Reste que la finalité du cognitive computing est de tendre vers une IA forte. "Nous en sommes encore très loin. L'intelligence artificielle générale reste cantonnée à la recherche théorique", rappelle Didier Gaultier. Pour le directeur IA de Business & Decision (groupe Orange), les chercheurs en IA forte devraient se détacher de la neurobiologie. "Cette analogie peut certes donner des idées au départ, mais nos connaissances dans ce domaine sont très insuffisantes pour nous permettre de le modéliser le cerveau", argue le data scientist. "Il a été découvert que chacune de nos cellules stocke probablement les millions d'années d'évolution du corps humains. Il s'agit là d'un niveau de complexité qui n'est pas à notre portée aujourd'hui."

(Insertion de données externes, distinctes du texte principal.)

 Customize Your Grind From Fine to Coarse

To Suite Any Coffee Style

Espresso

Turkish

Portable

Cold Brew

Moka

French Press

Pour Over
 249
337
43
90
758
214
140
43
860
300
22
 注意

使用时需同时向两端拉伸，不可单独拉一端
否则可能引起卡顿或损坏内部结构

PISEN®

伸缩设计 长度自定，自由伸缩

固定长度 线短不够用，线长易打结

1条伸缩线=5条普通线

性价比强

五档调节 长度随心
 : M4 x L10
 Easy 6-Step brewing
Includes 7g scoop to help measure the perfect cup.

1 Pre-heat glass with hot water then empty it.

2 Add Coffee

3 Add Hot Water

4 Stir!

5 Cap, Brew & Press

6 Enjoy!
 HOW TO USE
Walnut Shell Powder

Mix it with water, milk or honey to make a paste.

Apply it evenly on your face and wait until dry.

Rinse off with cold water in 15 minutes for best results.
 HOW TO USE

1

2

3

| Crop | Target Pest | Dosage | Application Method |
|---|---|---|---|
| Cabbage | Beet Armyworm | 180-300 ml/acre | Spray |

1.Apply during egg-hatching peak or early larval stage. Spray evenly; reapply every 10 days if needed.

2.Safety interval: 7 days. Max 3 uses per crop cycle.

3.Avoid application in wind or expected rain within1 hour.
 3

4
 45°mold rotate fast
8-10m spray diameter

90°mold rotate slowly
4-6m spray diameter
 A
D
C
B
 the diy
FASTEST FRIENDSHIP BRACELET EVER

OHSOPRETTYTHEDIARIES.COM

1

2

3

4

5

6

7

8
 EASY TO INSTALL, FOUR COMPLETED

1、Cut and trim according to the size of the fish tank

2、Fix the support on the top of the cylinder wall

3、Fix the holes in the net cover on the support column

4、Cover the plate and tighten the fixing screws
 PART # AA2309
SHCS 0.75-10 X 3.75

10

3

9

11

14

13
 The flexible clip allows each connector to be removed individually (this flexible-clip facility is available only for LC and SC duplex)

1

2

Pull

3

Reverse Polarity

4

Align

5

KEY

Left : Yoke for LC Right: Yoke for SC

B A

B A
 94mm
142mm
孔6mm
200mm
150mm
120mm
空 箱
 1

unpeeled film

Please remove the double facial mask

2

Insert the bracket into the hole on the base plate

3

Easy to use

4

"Prenons l'exemple des assistants Alexa ou Siri. Il s'agit d'IA multi-contextuelles qui mettent en œuvre des réseaux de neurones en cascade"

Existe-t-il d'autres solutions pour atteindre l'intelligence artificielle forte ? Plusieurs pistes d'évolution se dessinent. Dans un premier temps, l'IA neuro-symbolique pourrait venir s'appliquer aux grands réseau de neurones orientés NLP (Bert, GPT-3, LaMDA...). "L'idée est de parvenir à des modèles de traitement du langage généralisables à un grand nombre de cas d'usage, tout en étant plus sûrs en termes de résultats. Mais aussi à des IA plus frugales en ressources machine", explique Vincent Perrin.

Ensuite, les LNN pourraient évoluer vers des modèles capables eux-mêmes de générer des connaissances. "L'idée est d'obtenir en sortie du réseau de nouvelles règles métier qui seraient ensuite réutilisées comme nouvelles fonctions d'activation des neurones", avance Vincent Perrin.

Les neurosciences : une impasse ?

Last but not least, l'IA forte pourrait également trouver sa planche de salut dans les mathématiques. "Par exemple, nous en sommes au tout début de la recherche fondamentale en matière de réseaux de neurones en nombres complexes, ou espaces hilbertiens", évoque Didier Gaultier, chez Business & Decision. "Ces environnements peuvent potentiellement permettre de modéliser un volume très nettement supérieur d'informations avec des capacités de calcul moindres."

Autre piste évoquée par Didier Gaultier, à la portée de la recherche appliquée cette fois : combiner les modèles d'apprentissage. "Prenons l'exemple des assistants Alexa ou Siri. Il s'agit d'IA multi-contextuelles qui mettent en œuvre des réseaux de neurones en cascade : le premier pour activer le haut-parleur, le deuxième pour déterminer la question, le troisième pour y répondre, etc." Même si le défi de bâtir une IA forte est encore loin d'être relevé, le cognitive computing n'est déjà plus de la science-fiction.